La Guinée et la Sierra Léone ont démantelé un réseau présumé de malfaiteurs, qui seraient impliqués dans des actions d’escroquerie et de trafic d’êtres humains. Selon la Direction générale de la police nationale guinéenne, 5 individus ont été interpellés et remis en Sierra Léone et remis aux autorités guinéennes. Ils ont été entendus par la Direction centrale de la police judiciaire et pourraient être inculpés pour des d’association de malfaiteurs, escroquerie, traite des êtres humains, trafic illicite de migrants et usurpation de titres et de fonctions.
C’est la porte-parole de la police nationale, Capitaine Rama Baldé, qui en a fait l’annonce à travers un communiqué rendu public ce vendredi 3 juillet 2026 dont voici la quintessence.
« Dans le cadre des enquêtes ouvertes suite à de nombreuses plaintes de familles guinéennes, une opération conjointe, menée par la Direction centrale de la police judiciaire à travers le BCN Interpol Conakry et le BCN Interpol Freetown, a permis l’interpellation des nommés Mohamed Lamine Camara, alias Tamisso, Abdul Camara, Ibrahima Sylla, Peter H. Condé, tous de nationalité guinéenne, membres d’un réseau installé dans une villa à Makeni, en Sierra Leone, frauduleusement présentée comme une ambassade de Guinée. Le même jour, Alpha Oumar Diallo a également été interpellé à Freetown pour des faits d’escroquerie portant sur 49 millions de francs guinéens. Le 27 juin 2027, ces cinq mis en cause ont fait l’objet d’une remise simplifiée de police à police à la frontière de Pamelap, avant d’être placés en garde à vue à la Direction centrale de la police judiciaire.
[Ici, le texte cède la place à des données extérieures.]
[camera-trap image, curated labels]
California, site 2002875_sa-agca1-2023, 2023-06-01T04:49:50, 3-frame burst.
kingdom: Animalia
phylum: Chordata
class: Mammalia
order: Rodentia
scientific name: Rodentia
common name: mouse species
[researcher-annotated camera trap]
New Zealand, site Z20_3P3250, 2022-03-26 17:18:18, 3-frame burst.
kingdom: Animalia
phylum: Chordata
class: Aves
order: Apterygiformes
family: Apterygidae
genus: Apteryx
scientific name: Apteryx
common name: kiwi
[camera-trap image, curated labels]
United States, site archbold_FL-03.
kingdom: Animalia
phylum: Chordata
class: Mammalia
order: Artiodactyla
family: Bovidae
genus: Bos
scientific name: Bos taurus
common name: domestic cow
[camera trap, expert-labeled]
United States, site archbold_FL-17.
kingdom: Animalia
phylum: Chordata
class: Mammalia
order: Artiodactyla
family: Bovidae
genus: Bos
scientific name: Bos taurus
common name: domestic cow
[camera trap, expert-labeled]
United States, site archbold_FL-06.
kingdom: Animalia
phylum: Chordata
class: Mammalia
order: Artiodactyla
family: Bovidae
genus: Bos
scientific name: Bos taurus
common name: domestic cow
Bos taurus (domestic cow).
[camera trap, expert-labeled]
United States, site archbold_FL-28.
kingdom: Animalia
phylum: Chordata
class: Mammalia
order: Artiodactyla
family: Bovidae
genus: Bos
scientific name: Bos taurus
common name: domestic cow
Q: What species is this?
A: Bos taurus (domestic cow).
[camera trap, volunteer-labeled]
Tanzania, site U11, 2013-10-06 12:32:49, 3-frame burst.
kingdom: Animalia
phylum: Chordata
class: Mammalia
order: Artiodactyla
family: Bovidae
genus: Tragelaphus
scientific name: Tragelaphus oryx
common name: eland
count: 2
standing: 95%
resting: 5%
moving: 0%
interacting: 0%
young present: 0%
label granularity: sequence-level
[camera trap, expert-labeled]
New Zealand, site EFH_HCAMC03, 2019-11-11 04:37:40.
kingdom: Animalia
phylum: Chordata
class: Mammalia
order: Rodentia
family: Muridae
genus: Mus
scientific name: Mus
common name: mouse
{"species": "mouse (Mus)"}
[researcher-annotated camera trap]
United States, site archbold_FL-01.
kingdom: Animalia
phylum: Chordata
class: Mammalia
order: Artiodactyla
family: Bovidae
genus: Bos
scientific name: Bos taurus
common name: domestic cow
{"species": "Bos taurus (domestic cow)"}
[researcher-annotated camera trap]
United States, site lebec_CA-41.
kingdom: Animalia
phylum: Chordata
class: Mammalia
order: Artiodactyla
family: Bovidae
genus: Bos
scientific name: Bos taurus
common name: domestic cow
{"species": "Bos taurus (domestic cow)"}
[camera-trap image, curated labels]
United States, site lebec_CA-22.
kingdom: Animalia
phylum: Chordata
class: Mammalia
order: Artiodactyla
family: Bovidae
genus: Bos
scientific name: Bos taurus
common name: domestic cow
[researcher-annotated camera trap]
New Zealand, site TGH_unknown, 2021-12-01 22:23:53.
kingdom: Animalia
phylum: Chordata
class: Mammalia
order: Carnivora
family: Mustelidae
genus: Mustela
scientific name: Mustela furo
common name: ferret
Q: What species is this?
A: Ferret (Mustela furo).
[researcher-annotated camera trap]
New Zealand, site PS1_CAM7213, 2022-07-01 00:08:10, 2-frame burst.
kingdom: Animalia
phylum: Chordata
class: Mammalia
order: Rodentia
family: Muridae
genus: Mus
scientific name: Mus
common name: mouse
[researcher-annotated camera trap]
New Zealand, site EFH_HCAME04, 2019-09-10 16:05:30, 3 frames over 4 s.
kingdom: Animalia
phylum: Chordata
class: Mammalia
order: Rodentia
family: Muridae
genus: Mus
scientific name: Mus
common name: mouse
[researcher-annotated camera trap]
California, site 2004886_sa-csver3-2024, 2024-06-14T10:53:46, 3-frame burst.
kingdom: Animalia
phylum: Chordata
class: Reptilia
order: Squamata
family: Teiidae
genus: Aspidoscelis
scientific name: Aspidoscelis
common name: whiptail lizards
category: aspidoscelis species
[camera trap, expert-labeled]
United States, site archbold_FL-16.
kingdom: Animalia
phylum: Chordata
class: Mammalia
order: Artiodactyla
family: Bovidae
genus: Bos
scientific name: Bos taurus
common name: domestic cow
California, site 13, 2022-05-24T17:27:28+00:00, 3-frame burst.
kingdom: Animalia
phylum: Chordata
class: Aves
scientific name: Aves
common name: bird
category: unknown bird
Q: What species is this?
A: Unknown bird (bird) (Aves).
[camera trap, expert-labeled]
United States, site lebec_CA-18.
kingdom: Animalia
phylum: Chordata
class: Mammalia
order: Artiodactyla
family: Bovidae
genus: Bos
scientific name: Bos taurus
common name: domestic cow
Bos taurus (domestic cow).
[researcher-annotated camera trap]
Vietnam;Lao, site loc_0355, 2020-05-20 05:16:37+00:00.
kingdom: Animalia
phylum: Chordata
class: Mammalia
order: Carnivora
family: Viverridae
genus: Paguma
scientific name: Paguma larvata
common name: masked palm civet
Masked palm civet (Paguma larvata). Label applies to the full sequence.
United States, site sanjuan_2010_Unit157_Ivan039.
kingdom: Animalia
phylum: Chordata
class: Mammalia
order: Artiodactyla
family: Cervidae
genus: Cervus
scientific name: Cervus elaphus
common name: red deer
Les investigations ont révélé que ces individus utilisaient les activités de la société Infinity Millennials Qnet comme couverture pour recruter et extorquer des fonds à des jeunes guinéens désireux d’immigrer.
Au regard des éléments réunis au cours de l’enquête, les suspects pourraient être poursuivis pour association de malfaiteurs, escroquerie, traite des êtres humains, trafic illicite de migrants et usurpation de titres et de fonctions, conformément aux articles 784, 403, 323, 333, 678 et suivants du Code pénal en vigueur ».